Cada persona que pasaba le explicaba su vida en prosa al que atendía, y él amablemente contestaba y abundaba en los temas que trataban.  Me estaba subiendo un calor extraño por minutos, llevaba toda la mañana de un lado para otro haciendo recados y ahora tenía que estar ahí inmóvil perdiendo el tiempo mientras esos señores contaban sus vidas como si del psicológico se tratara.

En ese momento recordé el slogan del banco en cuestión: Hablamos?  (Parlem). Nunca había ido tan acorde con el trato a los clientes. Sentí una terrible envidia.  Yo también quiero tener toda la prisa del mundo.

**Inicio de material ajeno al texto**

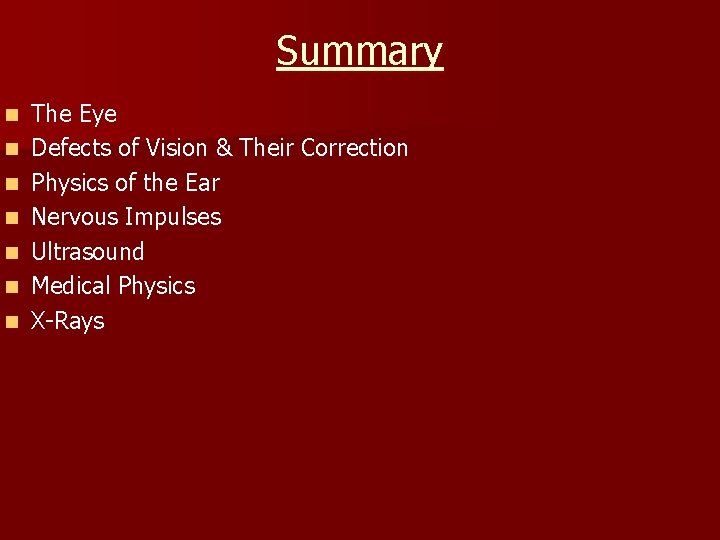 Summary

- The Eye
- Defects of Vision & Their Correction
- Physics of the Ear
- Nervous Impulses
- Ultrasound
- Medical Physics
- X-Rays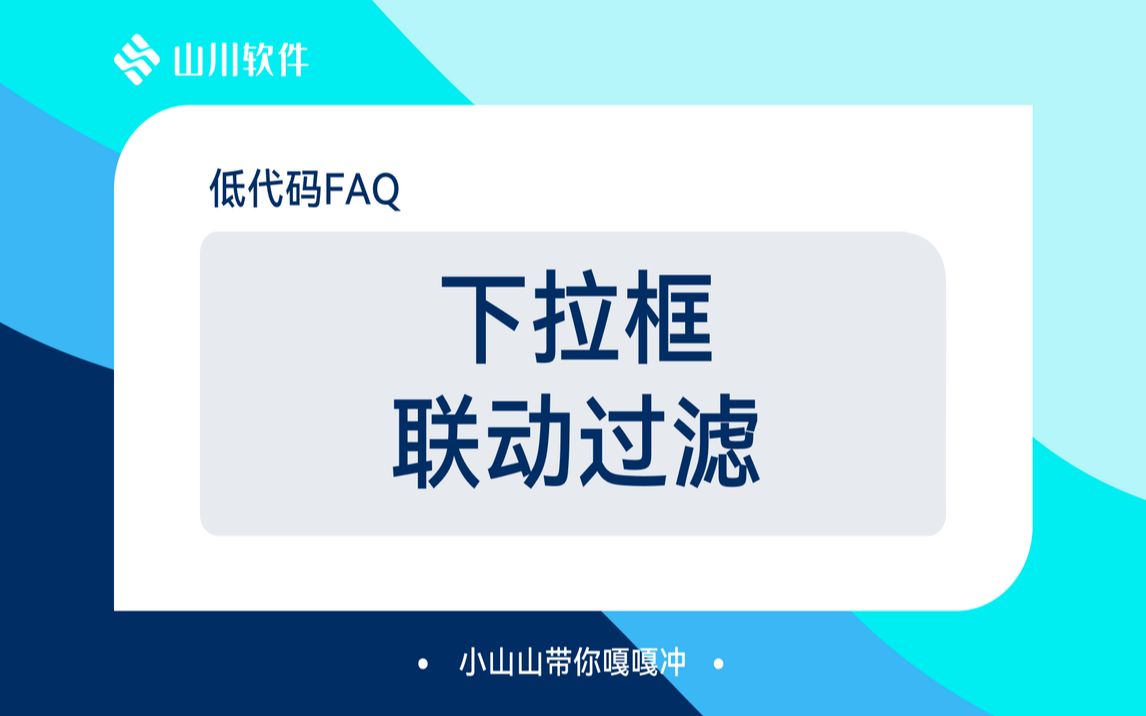 山川软件

低代码FAQ

下拉框
联动过滤

• 小山山带你嘎嘎冲 •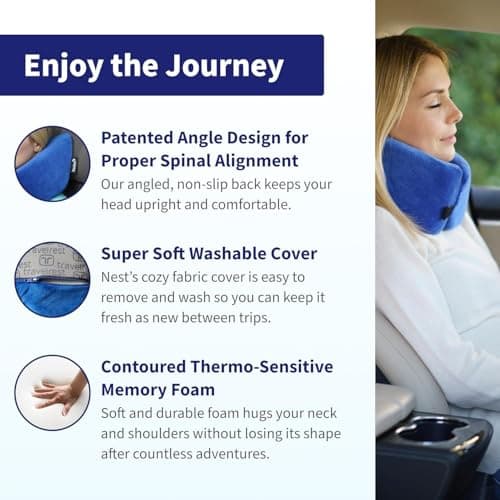 Enjoy the Journey

Patented Angle Design for Proper Spinal Alignment
Our angled, non-slip back keeps your head upright and comfortable.

Super Soft Washable Cover
Nest's cozy fabric cover is easy to remove and wash so you can keep it fresh as new between trips.

Contoured Thermo-Sensitive Memory Foam
Soft and durable foam hugs your neck and shoulders without losing its shape after countless adventures.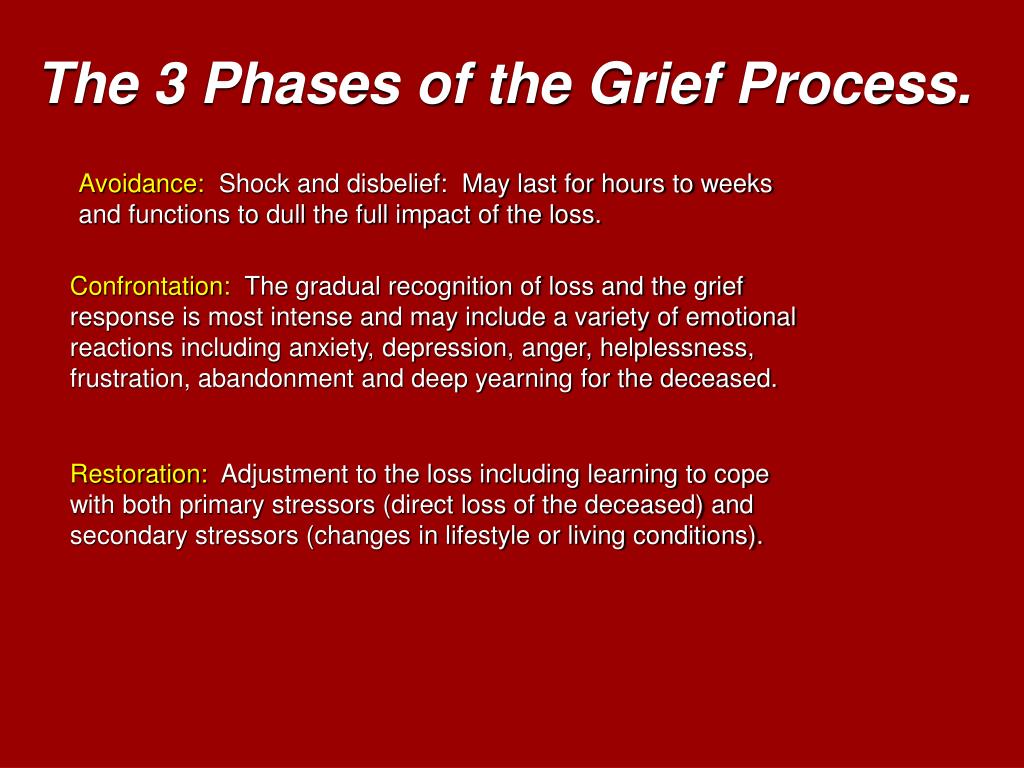 The 3 Phases of the Grief Process.

Avoidance: Shock and disbelief: May last for hours to weeks and functions to dull the full impact of the loss.

Confrontation: The gradual recognition of loss and the grief response is most intense and may include a variety of emotional reactions including anxiety, depression, anger, helplessness, frustration, abandonment and deep yearning for the deceased.

Restoration: Adjustment to the loss including learning to cope with both primary stressors (direct loss of the deceased) and secondary stressors (changes in lifestyle or living conditions).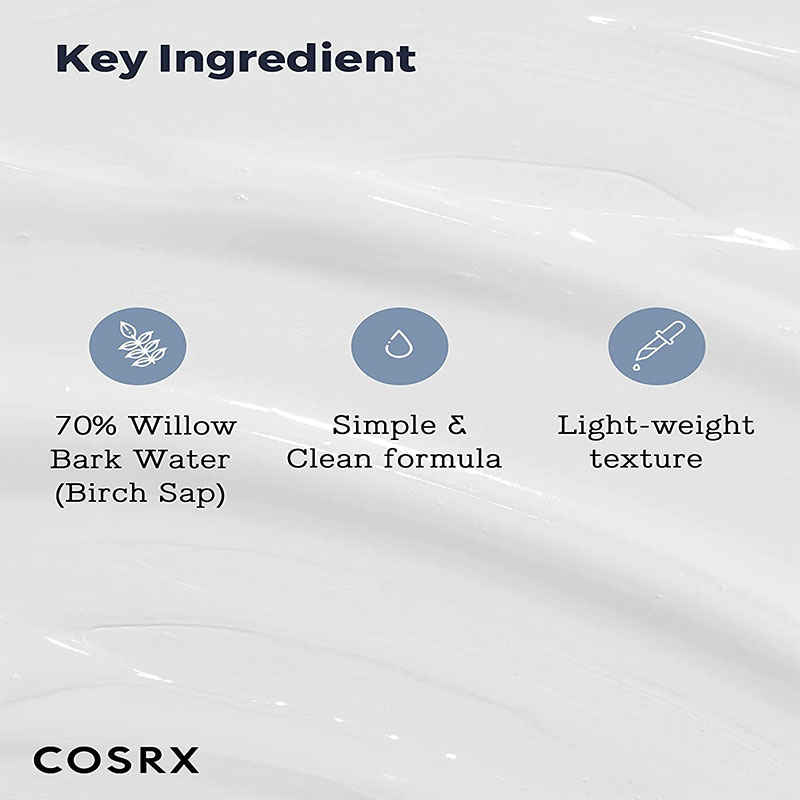 Key Ingredient

70% Willow Bark Water (Birch Sap)

Simple & Clean formula

Light-weight texture

COSRX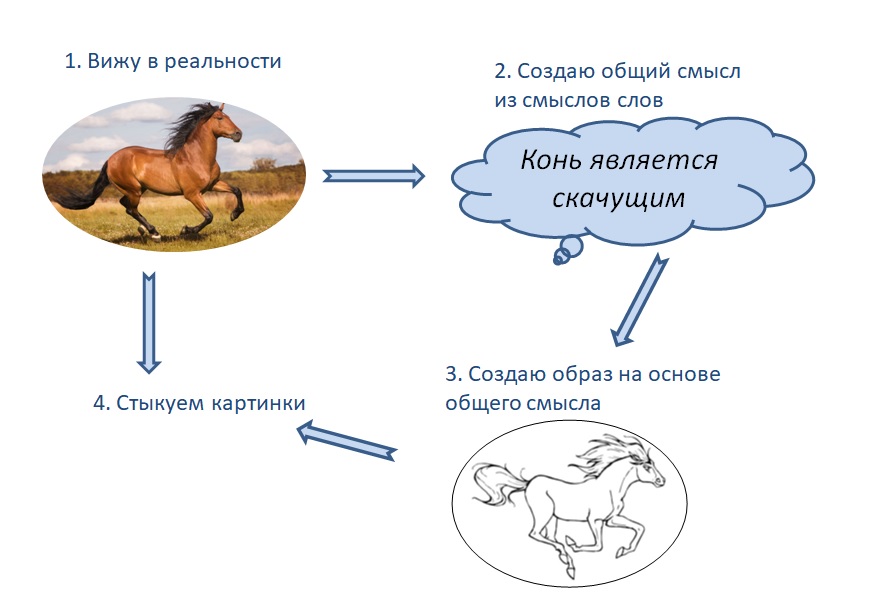 1. Вижу в реальности

2. Создаю общий смысл из смыслов слов

Конь является скачущим

3. Создаю образ на основе общего смысла

4. Стыкуем картинки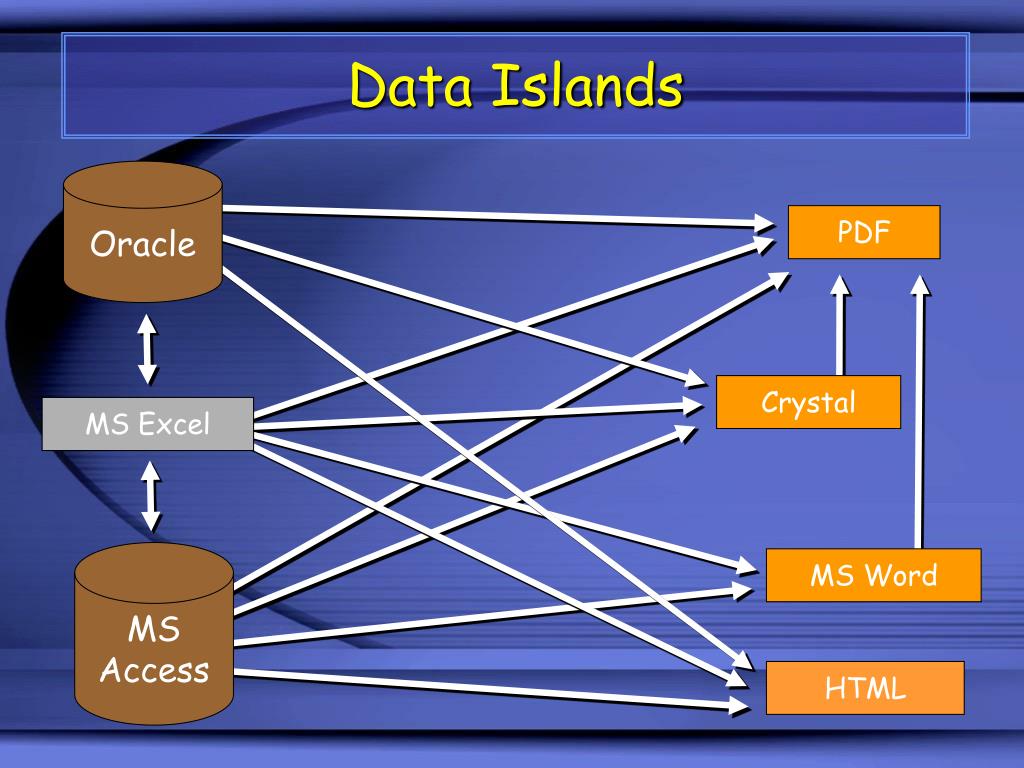 Data Islands

Oracle

MS Excel

MS Access

PDF

Crystal

MS Word

HTML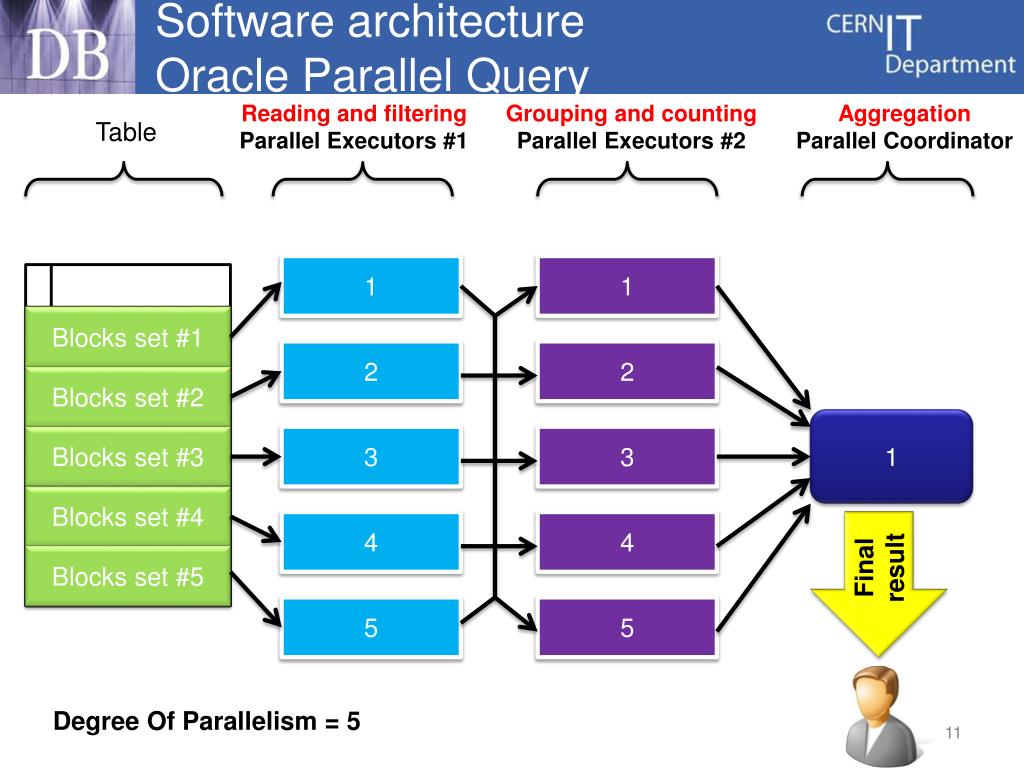 DB

Software architecture
Oracle Parallel Query

CERN IT Department

Table

Reading and filtering
Parallel Executors #1

Grouping and counting
Parallel Executors #2

Aggregation
Parallel Coordinator

Blocks set #1
Blocks set #2
Blocks set #3
Blocks set #4
Blocks set #5

1
2
3
4
5

1
2
3
4
5

1

Final result

Degree Of Parallelism = 5

11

Cuando llegó mi turno el que me atendió, que no era el feo ni el más feo y hortera pero tampoco el guapo, se disculpó diciendo que las personas mayores iban al CAP (centro de atención primaria), al gimnasio o al banco en función de lo que les apetezca hacer ese día,  nuevamente envidia.

Yo también quiero ser mayor y gastar mi tiempo en lo que me apetezca: hablando con los chicos del banco, haciendo clases de aquagym, en correos, paseando por Barcelona, aprovechando los descuentos en viajes para mayores de 55, interminables excursiones,  caminatas, club de lectura, club de ajedrez, toda clase de clubes,  menos club de la lucha, bueno, puede que exista alguno pero sería más bien clandestino, talleres de baile, talleres de cosmética natural, charlas sobre como vivir mejor y más saludables... y una larga lista de etcétera.

Iba por la calle, a toda prisa por el tiempo que había perdido, y pensaba que la vida no es justa,  los jóvenes también necesitamos algo de tiempo para vivir sin tanto estrés, y también tenemos derecho a explicar nuestra vida al monitor de pilates o a la doctora de cabecera. Será que me estoy haciendo vieja de verdad????